Peak Demand For Natural Gas
By Paul Homewood
I posted an article about natural gas yesterday, showing that we would have to more then triple electricity generation to replace gas in the UK.
I mentioned that I had published a graph recently, estimating what peak demand might look like under such a scenario.
Unfortunately I could not put my hand on it, but thanks to Joe Public for finding it!
The graph comes from the Parliamentary Advisory Group on Carbon Capture and Storage (CCS), and was published in September 2016. It specifically deals with gas demand for heat, thus excluding gas used for electricity generation and other industrial purposes.
Naturally gas demand for heat peaks during winter months, but particularly so early mornings and evenings.

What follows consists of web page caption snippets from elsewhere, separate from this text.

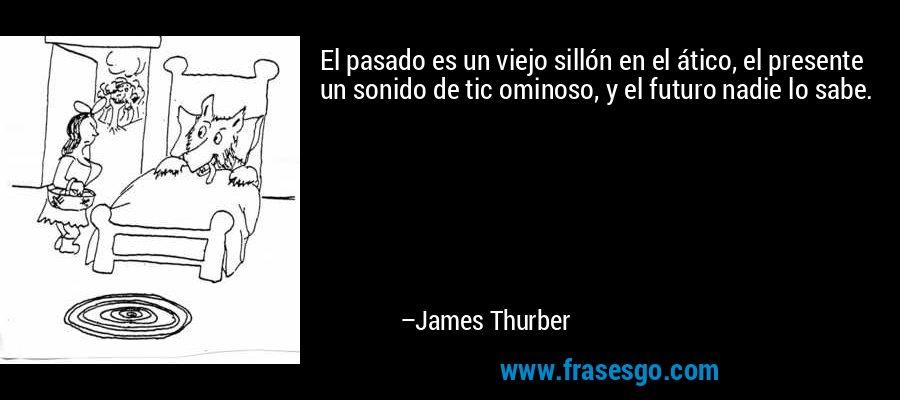 El pasado es un viejo sillón en el ático, el presente un sonido de tic ominoso, y el futuro nadie lo sabe. – James Thurber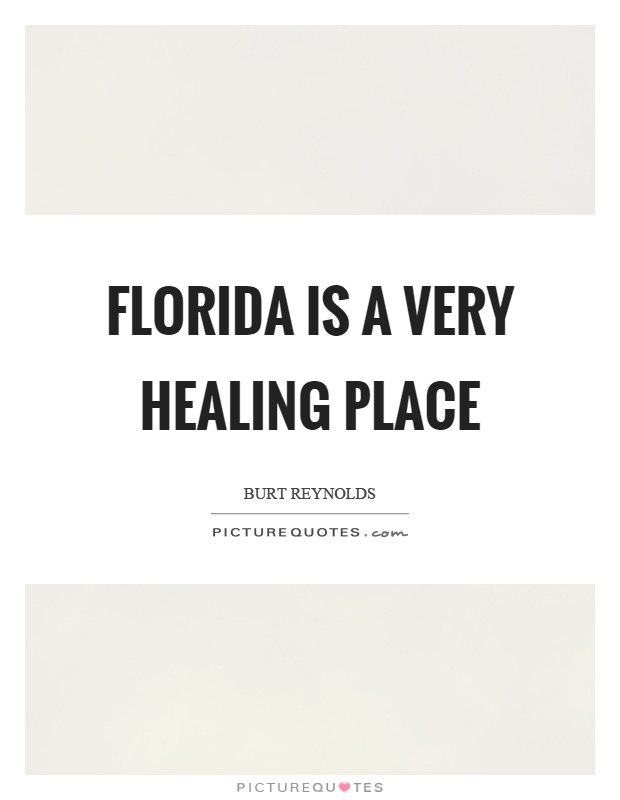 Quotes About Florida Gorgeous Florida Is A Very Healing Place Picture Quotes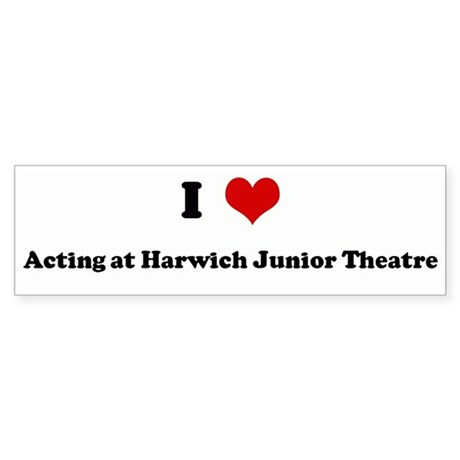 I Love Acting at Harwich Juni Bumper Sticker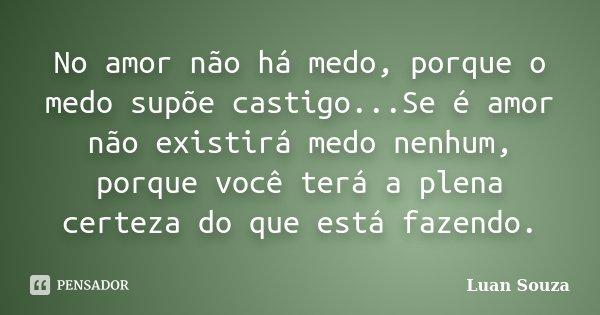 No amor não há medo, porque o medo supõe castigo...Se é amor não existirá medo nenhum, porque você terá a plena certeza do que está fazendo.... Frase de Luan Souza.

As the graph illustrates, whilst electricity demand currently peaks at around 50GW, gas demand frequently peaks at over 300GW. If this demand for gas had to be replaced by electricity, it would not only need massive increases in generating capacity, it would also necessitate a complete rebuild of the grid and transmission network as the current system would be overwhelmed.
The report states that residential and public sector emissions which are mostly from heating represented 18% or 73m tonnes p.a. of 2015 UK CO2 emissions from fossil fuels.
Either way, CCS would be needed, otherwise the objective of the exercise would be nullified. If electrification is the answer, it would have to be produced with CCS as, even the report implies, no other sources of “clean” energy could begin to meet such demand.
And as for the hydrogen scenario, if you are going to use steam reforming, you have got to put the resulting CO2 somewhere.
Neither solution looks in any way to be practical, and certainly not affordable.
This report rather sums up the lemming like attitudes of most of our MPs. They start with the objective of meeting the targets laid down by the Climate Change Act, and then perform ridiculous contortions to find ways of overcoming what most people would regard as unsurmountable obstacles.
Have not any of them got the guts and commonsense to stand up and say that we simply cannot achieve what the Act lays down, at least with the current state of technology? And then follow the logic, and call for the Act to be scrapped.
My guess is that if things carry on this way, eventually gas will be priced out of the range of most people, probably with the help of a carbon tax. We have a very cold future to look forward to.